150–200 lbs (hybrid or latex)

Two strong people minimum. Consider a furniture dolly for moving across hard floors.

200+ lbs (heavy latex or one-piece)

Three people or professional movers recommended. One-piece mattresses at this weight are very difficult to maneuver through doorways and around corners.

This is one reason modular mattresses are popular in oversized sizes – a 200 lb mattress becomes three 65 lb sections, each of which one person can carry.

See our full moving and delivery guide →

How Weight Compares to Standard Beds

Bed SizeTypical Mattress Weight
Queen (60" × 80")60–100 lbs
King (76" × 80")80–130 lbs
California King (72" × 84")80–130 lbs
Wyoming King (84" × 84")90–160 lbs
Texas King (80" × 98")95–170 lbs
Alaskan King (108" × 108")120–220 lbs

An Alaskan King mattress weighs roughly 1.5–2× what a standard King weighs, which makes sense – it has about 1.9× the surface area.

Frequently Asked Questions

How much does an Alaskan King mattress weigh?

120–220 lbs depending on type. Foam is lightest (120–150 lbs), hybrids are middle (150–200 lbs), and latex is heaviest (180–220 lbs). Modular mattresses divide this weight across 2–3 sections.

How much does an Alaskan King bed frame weigh?
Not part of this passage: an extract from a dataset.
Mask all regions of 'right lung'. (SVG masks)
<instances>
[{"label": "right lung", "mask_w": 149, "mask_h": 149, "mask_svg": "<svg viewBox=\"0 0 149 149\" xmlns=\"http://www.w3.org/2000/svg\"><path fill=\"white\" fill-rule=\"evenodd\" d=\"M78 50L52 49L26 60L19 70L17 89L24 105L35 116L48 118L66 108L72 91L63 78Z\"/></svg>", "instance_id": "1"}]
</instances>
80–250 lbs depending on material and style. Metal platform frames are lightest (80–150 lbs). Wood platforms run 100–200 lbs. Upholstered frames with headboards can reach 250 lbs.

Can my floor support an Alaskan King bed?

Yes. A 400 lb bed on 81 square feet creates only about 5 lbs per square foot of load. Residential floors are rated for 30–40 psf. Even with two adults, you're well within limits.

How many people do you need to move an Alaskan King bed?

Two people minimum for foam or modular mattresses. Three people or professional movers for heavy hybrid/latex mattresses over 200 lbs. Modular designs that split into sections are much easier.

Is an Alaskan King bed heavier than a standard King?

Yes, roughly 1.5–2× heavier. A King mattress typically weighs 80–130 lbs. An Alaskan King (with nearly double the surface area) weighs 120–220 lbs.